Acompanhei papai (Mestre Araújo) e outros homens de Cairu, lembro que Seu Didío, José Monteiro, Adalberto e Heitor Machado e Aurélio Marques para visitar os frades que se achavam presos no quartel da Polícia Militar, nos Dendezeiros”.


Estevão completa, lembrando que


“Foi uma emoção muito grande para papai e os outros homens. Eles todos tinham grande amizade com os frades e alguns como papai, choraram diante da situação em que se achavam aqueles homens; na prisão eles dormiam no chão forrado com jornais”!


Colhi o testemunho do senhor Estevão em Janeiro de 2017, ele, um dos últimos sobreviventes como fonte primária da história naquele ano 1942; ele é das poucas pessoas ainda a recordar a comoção vivida pelos cairuenses com a prisão dos frades, a intimação do prefeito, de secretários do prefeito e de outras pessoas da comunidade, todos denunciados como integralistas e colaboradores com ações de guerra da Alemanha e, assim, acusados de subversão contra a ordem política e social do estado brasileiro. Somente o senhor Estevão recordou-me os nomes de todos os frades, não tendo, porém, igual memória de todos os nomes das demais pessoas detidas e mandadas para Salvador, segundo o mesmo, “jogadas em um barco de pesca”. Da entrevista com o senhor Estevão, concluo que não está mais na sua memória os nomes dos autores das denúncias contra os frades alemães do Convento e contra o prefeito e as outras pessoas.


O ano 1942, já se advertiu antes, reservava surpresas. Isto lembrado, chegamos aqui ao tempo oportuno para a abordagem de episódio marcante da história política, a partir da sede municipal de Cairu. Episódio que a despeito de sua importância, dos danos políticos provocados e dos prejuízos morais derivados, permanece distante do conhecimento da população, mesmo da população remanescente das décadas de 1930 a 1950 – a parte mais antiga dos habitantes locais que vem dos anos mil e novecentos. Estamos falando do episódio que passou à história e que ficou conhecido como a Conspirata de Cairu.

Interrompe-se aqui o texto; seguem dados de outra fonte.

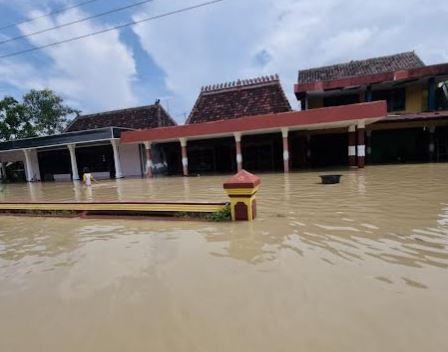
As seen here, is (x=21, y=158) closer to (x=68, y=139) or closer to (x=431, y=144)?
(x=68, y=139)

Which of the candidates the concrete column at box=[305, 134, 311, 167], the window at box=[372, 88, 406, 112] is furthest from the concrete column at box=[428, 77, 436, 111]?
the concrete column at box=[305, 134, 311, 167]

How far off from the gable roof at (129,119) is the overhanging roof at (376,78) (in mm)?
10863

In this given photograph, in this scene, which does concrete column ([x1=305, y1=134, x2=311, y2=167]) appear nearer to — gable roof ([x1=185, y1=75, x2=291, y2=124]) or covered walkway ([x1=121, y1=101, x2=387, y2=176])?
covered walkway ([x1=121, y1=101, x2=387, y2=176])

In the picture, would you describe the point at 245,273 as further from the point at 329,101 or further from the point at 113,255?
the point at 329,101

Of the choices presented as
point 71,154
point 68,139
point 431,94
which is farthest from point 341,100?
point 71,154

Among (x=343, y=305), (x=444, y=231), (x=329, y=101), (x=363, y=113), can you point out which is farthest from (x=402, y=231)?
(x=329, y=101)

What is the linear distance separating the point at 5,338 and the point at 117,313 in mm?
1017

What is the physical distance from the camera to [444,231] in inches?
198

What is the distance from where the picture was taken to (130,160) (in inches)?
925

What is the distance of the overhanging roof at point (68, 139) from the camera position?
21.0 meters

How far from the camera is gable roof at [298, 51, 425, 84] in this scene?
20736 mm

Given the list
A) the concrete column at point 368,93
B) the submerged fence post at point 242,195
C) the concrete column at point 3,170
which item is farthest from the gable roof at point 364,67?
the concrete column at point 3,170

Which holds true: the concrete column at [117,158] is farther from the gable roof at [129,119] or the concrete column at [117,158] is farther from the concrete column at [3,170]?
the concrete column at [3,170]

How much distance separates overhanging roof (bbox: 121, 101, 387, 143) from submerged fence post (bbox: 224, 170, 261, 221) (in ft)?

Do que vamos tratar aqui? De matérias esquecidas; importantes, mas esquecidas. Aqui vamos tratar de fatos passados; também de versões desses fatos; outras versões em narrativas distintas. Tudo está num passado do qual não se fala porque não se sabe muito, não se conhece. Ou porque detalhes não são necessários, detalhes suscitam questões, desdobramentos, investigação e podem resultar causa de incômodos. Mas, há um passado que tem escapado do conhecimento das gerações, mesmo como referência para o presente. Quatro frades franciscanos foram tirados do Convento e presos por mais de três meses em Salvador; o prefeito Raul Miranda e seus secretários passaram vexames e foram exonerados. Não muitos já falaram ou escreveram sobre o tema.


O prazer da leitura e da reflexão, da busca, da pesquisa histórica, o prazer vem do exercício do diálogo entre passado e presente, diálogo que é base da história; vem também do exercício de pensar, vem mesmo da importância e necessidade de no presente repensar passados, reinterpretando acontecimentos, as circunstâncias que os cercaram – os locais em que aconteceram, as instituições e pessoas envolvidas, as suas causas centrais, os desdobramentos que provocaram, esgotando versões em narrativas apressadas, porque o tempo é provocante e a sua passagem nos faz lembrar que o conhecimento e o saber histórico na sua dimensão própria vão ensejando a desejada reinterpretação. Eis que cada tempo tem o seu próprio contexto. E a vida muda, nem sempre na direção esperada, nem sempre no sentido desejado. É preciso, contudo, seguir na busca de objetivos de transformação, de aperfeiçoamentos, de revelação da verdade.


E encontrar histórias dentro da História!